The step of determining the positions of the markers may be performed in any suitable way. A simple method is outlined here: For ellipses, such as pupils, scanning the perimeter of the previously tracked ellipse, and locate four spots sufficiently far from each other that have locally maximum contrast at the boundaries. For glints, glints having a shape that allows their orientation to be determined, such as V shaped glints may be selected and tracking rectangles may be positioned at the vertices of a few of the glints. The total number of markers should be high enough to ensure a sufficiently reliable tracking, preferably greater than the number of degrees of freedom in the affine matrix. A total of, for example 8 markers may be used per eye.
FIG. 3 is a flow chart of a method that may be used for tracking markers in an image stream. In a first step S31 a number of markers are positioned on a target, the position of which should be monitored. In step S32, the movement of the markers is detected. Step S33 is a decision step. If the detected movement is smaller than a determined threshold, the position of the target is determined based on the detected movement, in step S34. If the detected movement exceeds the determined threshold, the tracker function of the system is activated in step S35.
The movement is preferably detected between two consecutive frames in the image stream but may be detected for frames having a certain spacing between them, such as every second, third or fourth frame. The threshold is typically related to the magnitude of the movement but may also include criteria such as whether the markers all move in substantially the same direction and by the same magnitude.
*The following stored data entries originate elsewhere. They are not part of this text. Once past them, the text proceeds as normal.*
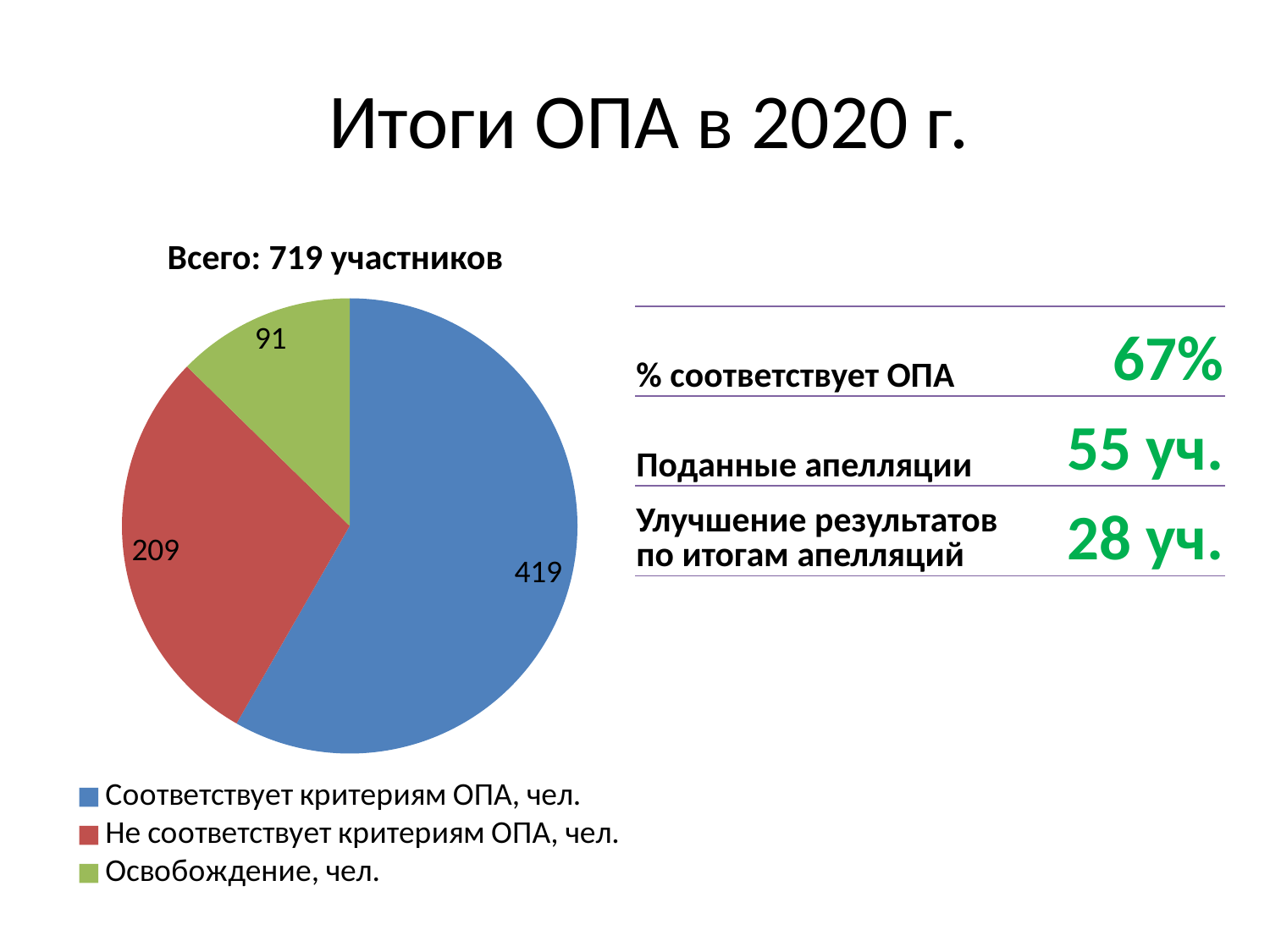
Which is larger: the value for "Не соответствует критериям ОПА, чел." or the value for "Освобождение, чел."? Не соответствует критериям ОПА, чел. What is the value for "Соответствует критериям ОПА, чел." in the pie chart? 419 What is the title of the pie chart? Всего: 719 участников What is the value for "Не соответствует критериям ОПА, чел." in the pie chart? 209 What is the difference between the values for "Соответствует критериям ОПА, чел." and "Не соответствует критериям ОПА, чел."? 210 How many slices does the pie chart have? 3 What colour is the slice for "Освобождение, чел." in the pie chart? green What type of chart is shown on the slide? pie chart What is the value for "Освобождение, чел." in the pie chart? 91 Which category has the largest slice in the pie chart? Соответствует критериям ОПА, чел. How many entries does the legend of the pie chart list? 3 Which category has the smallest slice in the pie chart? Освобождение, чел.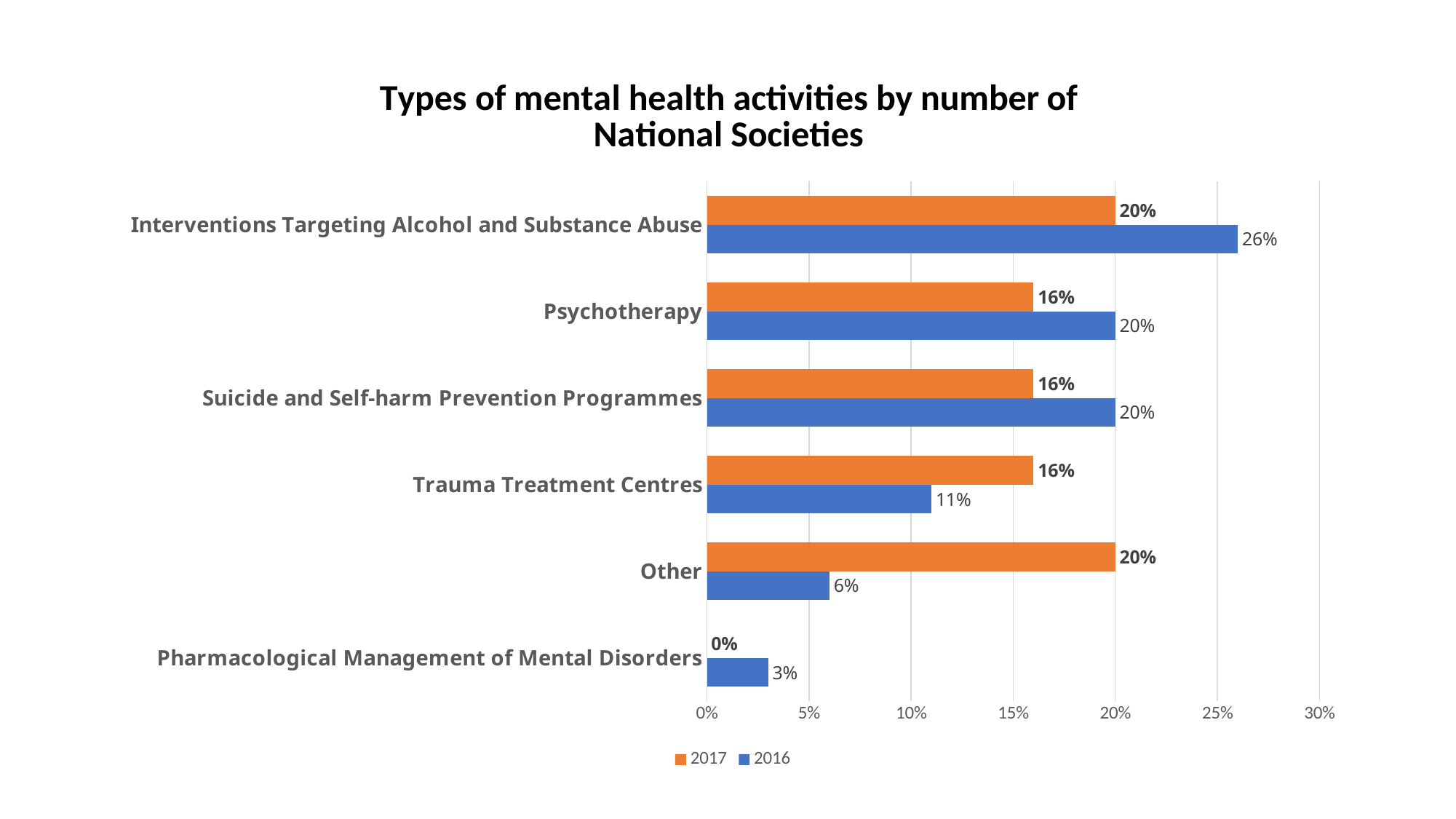
How many categories are shown on the chart? 6 Which colour represents the 2017 series? Orange What is the difference between the 2016 and 2017 values for Other? 14% What is the 2017 value for Pharmacological Management of Mental Disorders? 0% What is the 2017 value for Trauma Treatment Centres? 16% What is the 2016 value for Interventions Targeting Alcohol and Substance Abuse? 26% What kind of chart is shown on the slide? Bar chart What is the 2016 value for Other? 6% For Trauma Treatment Centres, which year has the larger value, 2016 or 2017? 2017 Which category has the highest 2016 value? Interventions Targeting Alcohol and Substance Abuse How many series does the legend list? 2 Which category has the lowest 2017 value? Pharmacological Management of Mental Disorders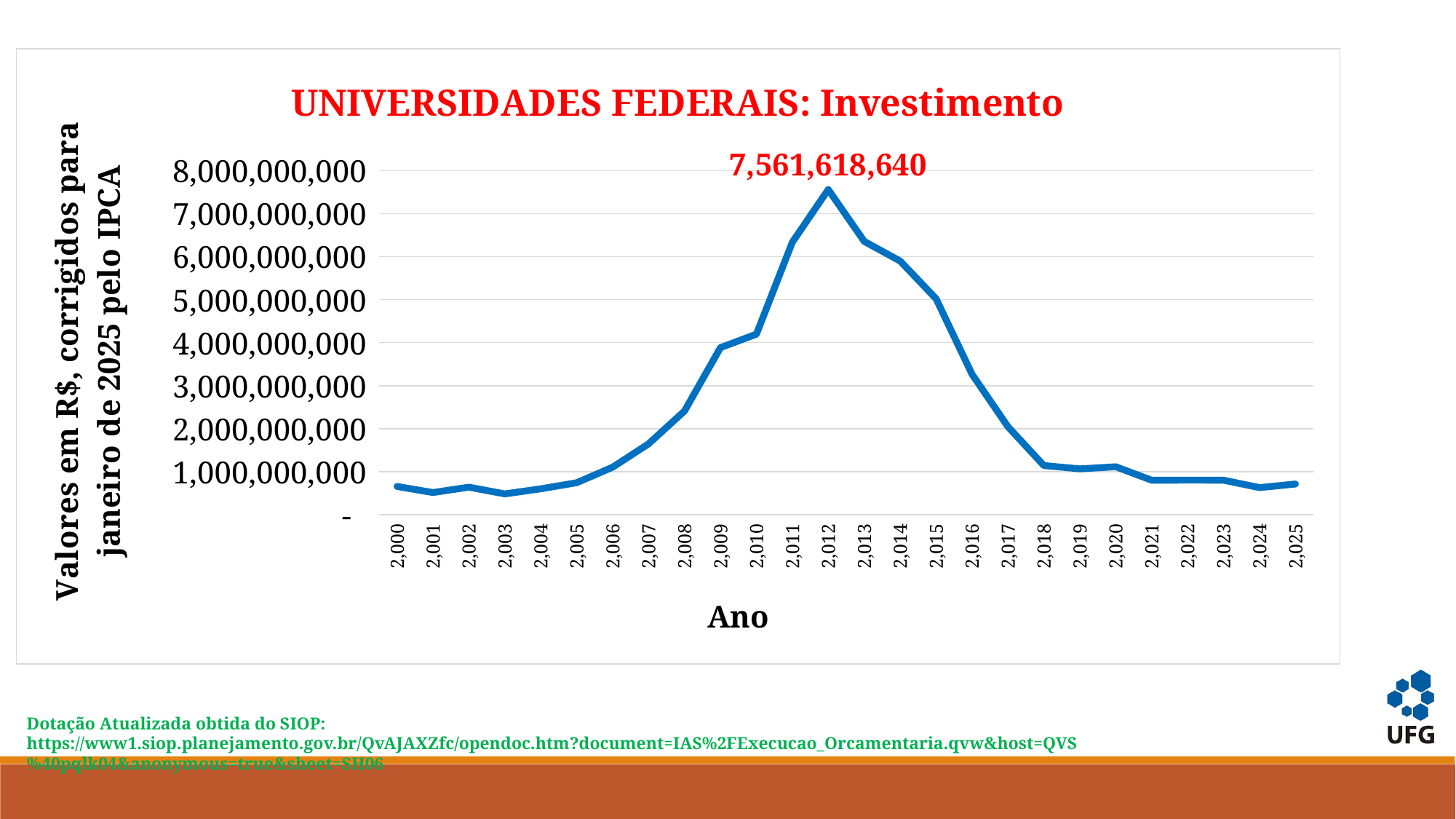
Which year has the larger value, 2008 or 2016? 2016 What value is labelled on the peak of the line in the chart? 7,561,618,640 What is the title of the chart? UNIVERSIDADES FEDERAIS: Investimento Is the value for 2016 greater or less than 3,000,000,000? greater In which year does the investment reach its highest value? 2012 Is the value for 2013 greater or less than 6,000,000,000? greater Do the values rise or fall between 2012 and 2018? fall How many years (data points) are plotted along the x axis? 26 Is the value for 2000 greater or less than 1,000,000,000? less What type of chart is shown on the slide? line chart What is the label of the x axis? Ano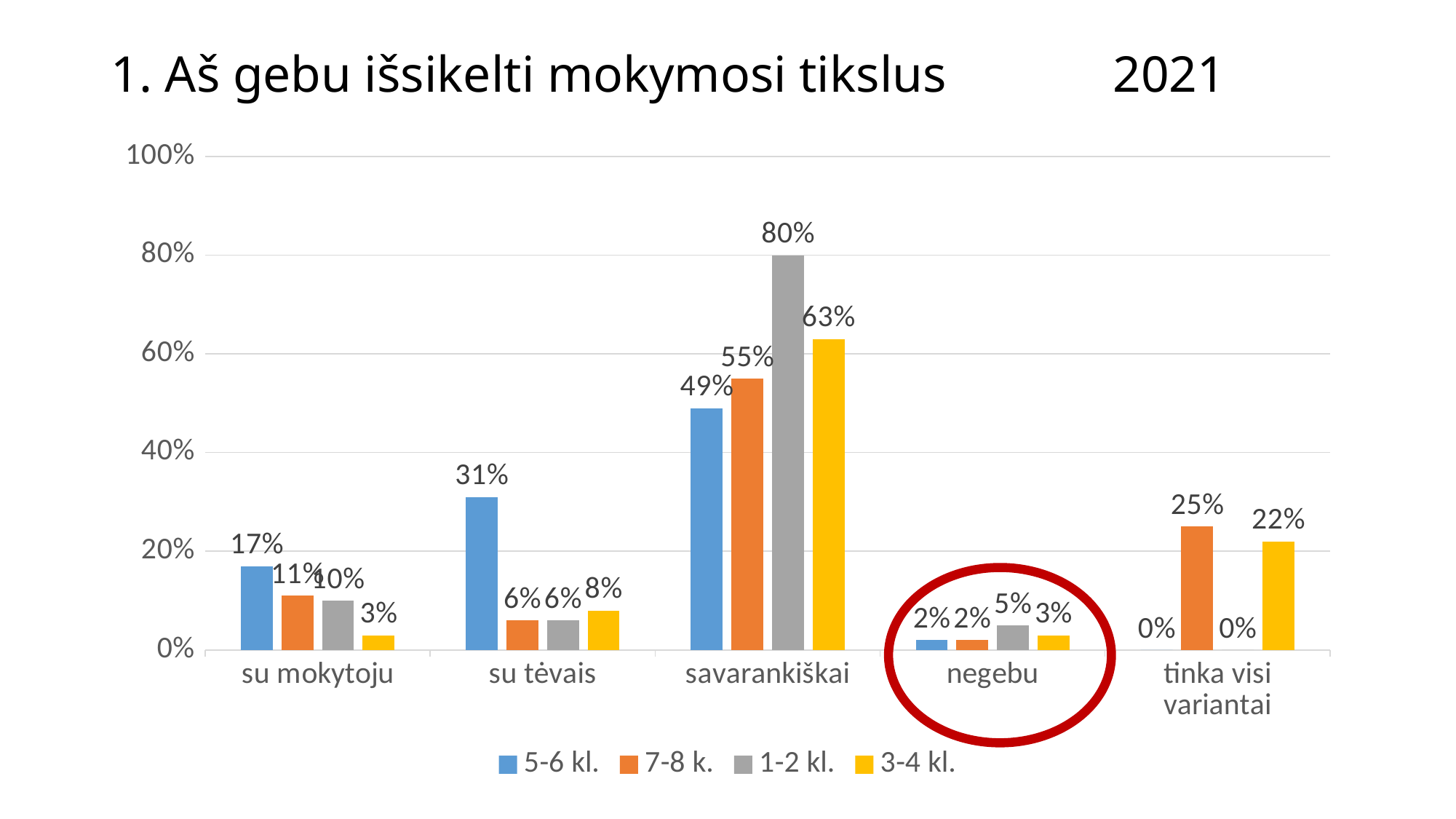
How many series does the legend list? 4 What is the value for 3-4 kl. in the su mokytoju category? 3% Which series has the highest value in the savarankiškai category? 1-2 kl. What is the value for 7-8 k. in the tinka visi variantai category? 25% What is the difference between the 1-2 kl. and 3-4 kl. values in the savarankiškai category? 17% Which category on the chart is circled in red? negebu What kind of chart is shown on the slide? bar chart Which series has the lowest value in the su mokytoju category? 3-4 kl. What is the value for 1-2 kl. in the savarankiškai category? 80% What is the value for 5-6 kl. in the su tėvais category? 31% How many categories are shown on the x axis? 5 Which is larger in the tinka visi variantai category: the 7-8 k. value or the 3-4 kl. value? 7-8 k.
If this is not the case, the tracker should be activated to ensure proper detection of the target's position.
In general, the trackers should be placed in high-contrast areas so that a small movement will be detectable as a significant change in colour and/or brightness. Usually, it will be feasible to position trackers on the boundary of the tracked target.
The motion of the markers may also be detected in step S32 by any suitable algorithm that is able to locate short distance motion vectors with a sufficient accuracy. By way of example, a short distance may be for example smaller than 1.5 pixels and an accuracy of approximately 1/32th of a pixel may be considered sufficient. A number of high-quality motion vector estimators are available on the market.
The next step, for the decision step S33, is to build the transformation matrix. This may be done using procedures that are well known to the skilled person. One suitable way, if there are more markers than degrees of freedom in the affine matrix, that is at least four markers for the pupil, is by performing a polyfit of the motion vectors. If the fit error is within an acceptable range, the movement can be determined by a near rigid transformation as discussed above. If the fit error is greater than the threshold, the fit is rejected, and the procedure continues with step S35, in which the actual tracker is activated. The same process is repeated for the glints.